Write the next part of the post about Christopher Morley's Kitty Foyle, starting after its last line.

───── PROVIDED PASSAGE ─────

Christopher Morley's KITTY FOYLE (1939)

Bapopik at AOL.COM Bapopik at AOL.COM
Sun Nov 28 01:06:40 UTC 1999


     There was someone from Philadelphia on my last vacation (Mexico).  I
overheard her say something like:  "As we say in Philadelphia, 'First prize
is one week in Philadelphia, second prize is TWO weeks in Philadelphia.'"
     She hadn't read my posting, either!
     Christopher Morley wrote TRAVELS IN PHILADELPHIA (1919?).  I didn't see
the phrase there.
     Morley's novel about Philadelphia, KITTY FOYLE (1939), doesn't have it
in the 260 pages I read today in the library, but the novel is otherwise very
interesting:

Pg. 9:  Rum, Rheumatism and Rebellion.
Pg. 12:  B. U. was what he called Before _Us_.  He was wonderful at making up
a language of his own.  (Related to P. U.?--ed.)
Pg. 38:  As for the outskirts of Chicago, when we got there at last, I always
think of Wyn's description of them: "civilization with its pants down."
Pg. 48:  Scenery in the Midwest is like rouge on a colored girl; it means
well but it's kind of pathetic.  (I've heard "lipstick on a frog" used--ed.)
Pg. 51:  In Philly, Wyn and his crowd hardly even knew there _was_ a subway.
They rode the snobway instead; the suburban trains.

───── EXTRACTED MATERIAL ─────

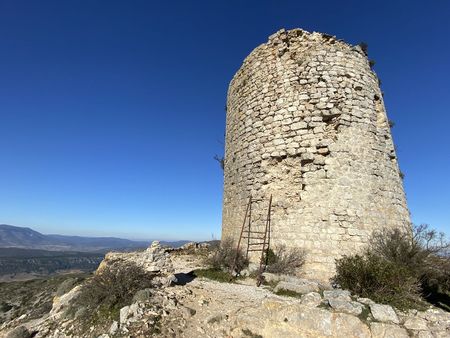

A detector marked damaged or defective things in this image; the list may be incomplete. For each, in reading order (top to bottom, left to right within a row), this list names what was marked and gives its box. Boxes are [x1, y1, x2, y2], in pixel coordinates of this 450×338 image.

rusted metal ladder [230, 194, 272, 286]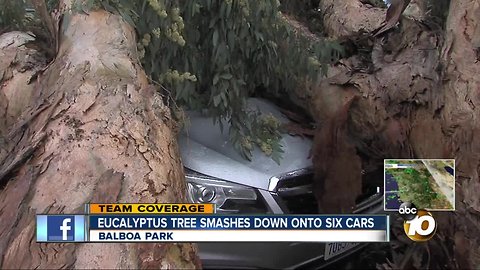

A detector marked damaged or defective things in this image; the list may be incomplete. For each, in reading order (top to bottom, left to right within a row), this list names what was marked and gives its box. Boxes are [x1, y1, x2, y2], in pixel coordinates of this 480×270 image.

crushed silver car [178, 98, 384, 268]
damaged vehicle [178, 98, 384, 268]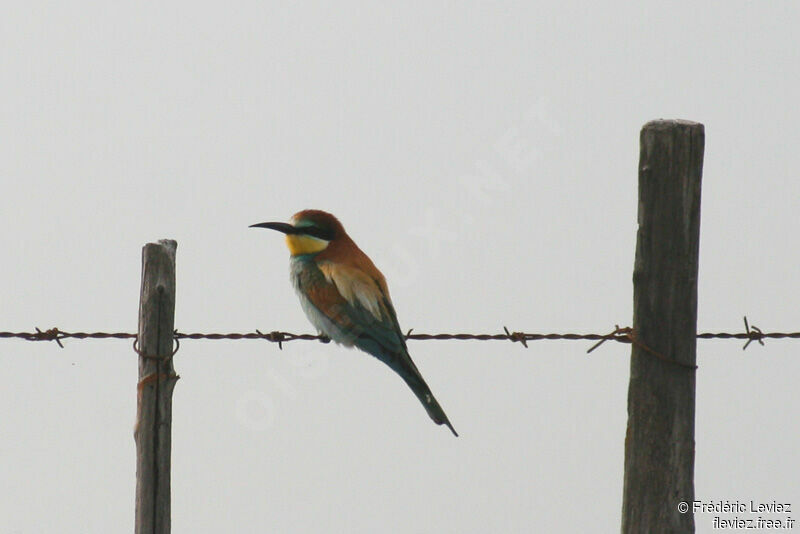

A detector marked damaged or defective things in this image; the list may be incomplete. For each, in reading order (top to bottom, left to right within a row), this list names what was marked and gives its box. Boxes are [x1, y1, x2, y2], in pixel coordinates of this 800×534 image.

rusty wire [0, 316, 796, 354]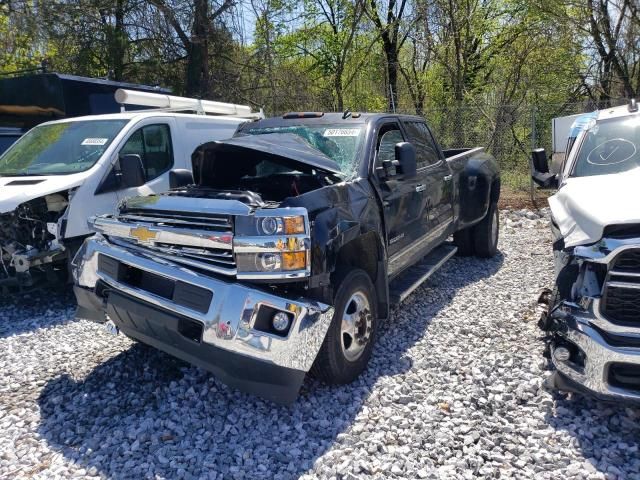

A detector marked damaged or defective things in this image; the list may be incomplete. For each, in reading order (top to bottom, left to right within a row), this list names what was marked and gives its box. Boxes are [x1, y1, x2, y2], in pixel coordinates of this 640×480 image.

cracked windshield [0, 120, 127, 176]
damaged front end [0, 192, 69, 288]
damaged front end [540, 235, 640, 402]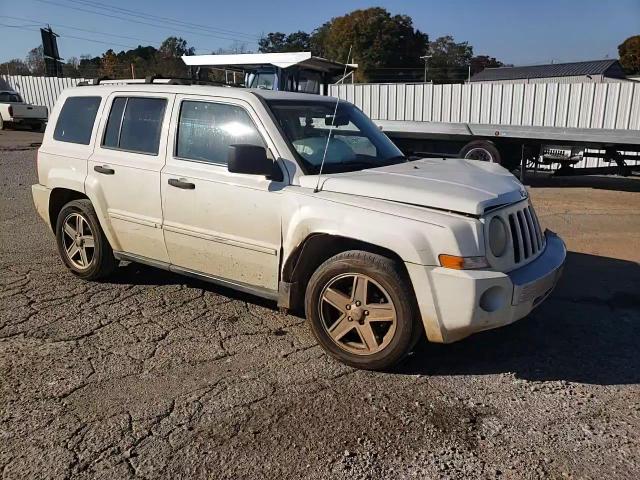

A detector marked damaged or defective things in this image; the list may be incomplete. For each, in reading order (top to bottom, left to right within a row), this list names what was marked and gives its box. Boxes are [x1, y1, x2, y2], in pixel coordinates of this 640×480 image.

cracked asphalt [1, 129, 640, 478]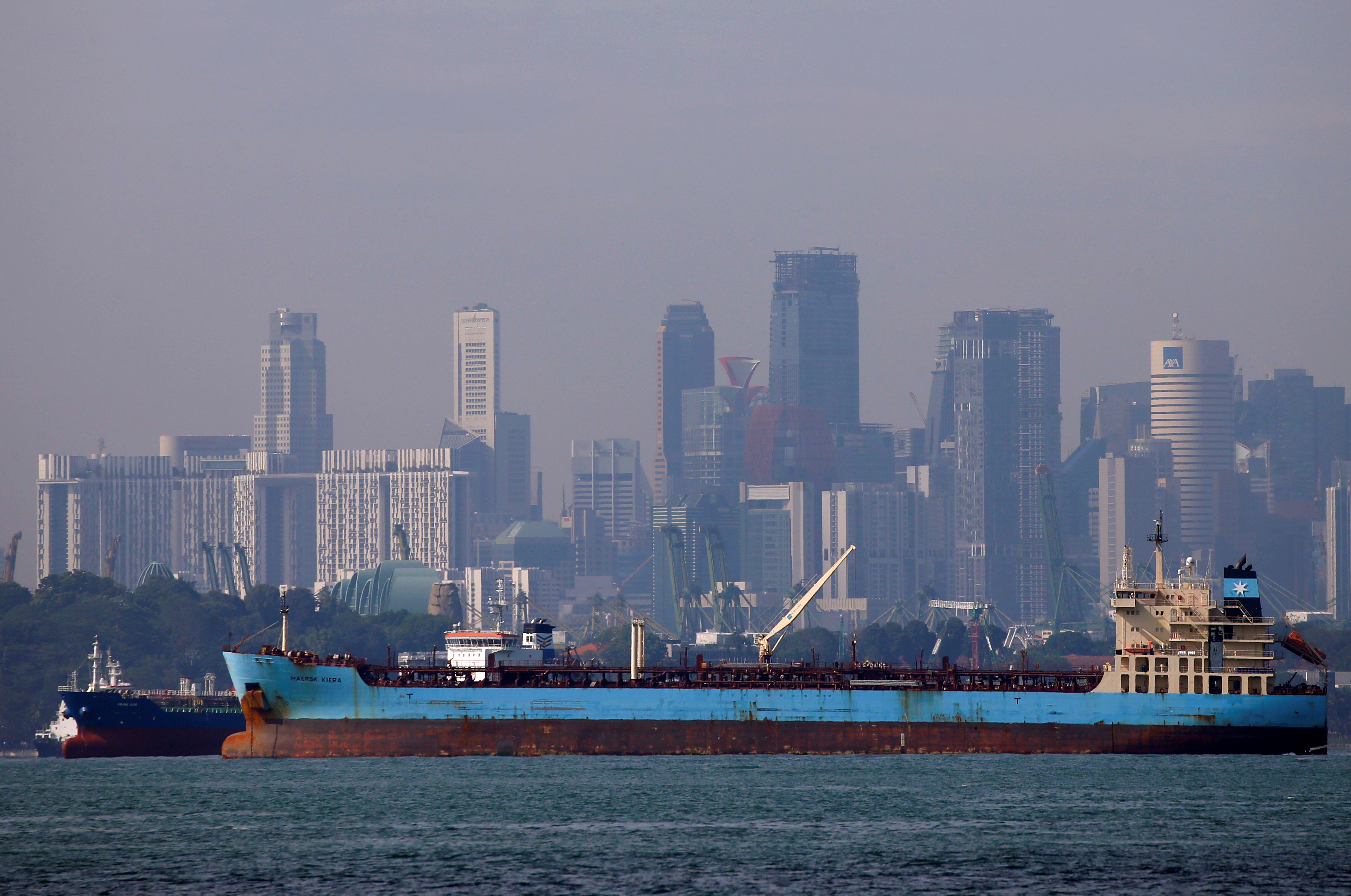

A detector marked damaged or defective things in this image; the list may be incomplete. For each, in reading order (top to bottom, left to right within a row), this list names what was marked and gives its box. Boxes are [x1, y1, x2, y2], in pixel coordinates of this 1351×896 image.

rusty hull section [219, 692, 1318, 757]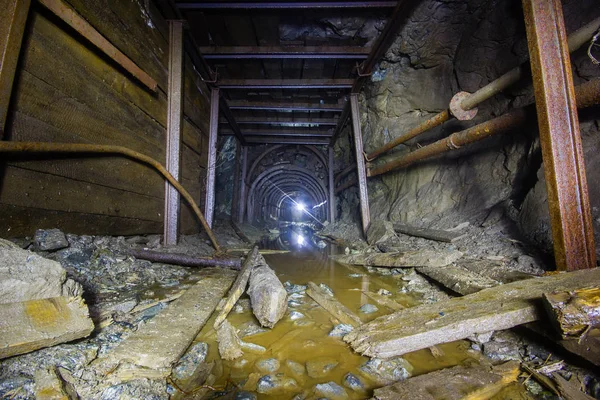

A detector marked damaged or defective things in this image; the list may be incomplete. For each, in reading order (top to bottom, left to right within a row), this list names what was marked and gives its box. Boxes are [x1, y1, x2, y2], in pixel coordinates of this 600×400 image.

rusted metal pipe [368, 78, 596, 178]
rusted metal pipe [366, 16, 600, 161]
broken timber [0, 296, 94, 360]
rusted metal pipe [0, 142, 223, 252]
broken timber [95, 268, 236, 376]
rusted metal pipe [129, 248, 241, 270]
broken timber [213, 247, 258, 328]
broken timber [308, 282, 358, 326]
broken timber [330, 250, 462, 268]
broken timber [394, 223, 468, 242]
broken timber [344, 268, 600, 358]
broken timber [544, 288, 600, 338]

─────

◆ THE ANSWER ◆
Pg. 74:  I'd hate to guess how many peanut-butter-and-jelly sandwiches we had
there, and the usual drink was a Chocolate Glass-A, a sort of chocolate soda
poured into shaved ice.  _Glace_ was the real name, but I didn't learn that
until long afterward.  (Gotta check OED for pb&j and glace--ed.)
Pg. 75:  I learned that way that "fortnight" is a Philadelphia sort of word,
not to be used on the prairie.
Pg. 88:  Sheep dip!
Pg. 140:  "Well, Kitty, give me the three steps of decency."  That's the
three steps you're supposed to go along with a friend who's leaving.
Pg. 141:  ...Backing up to the hairbrush is what Molly calls it when we sit
down for a Milkman's Matinee--which is coffee and cigarettes at midnight and
hair down all over the place.
Pg. 146:  White Collar Girls.
Pg. 166:  In the Know.
Pg. 176:  Hop a cab.
Pg. 228:  When they went home (Philadelphia friends leaving NYC--ed.) they
said "I wouldn't live there if you gave me the place."

     At last!  The second part of my posting of "It's a nice place to
visit..."  A NYC citation in 1939!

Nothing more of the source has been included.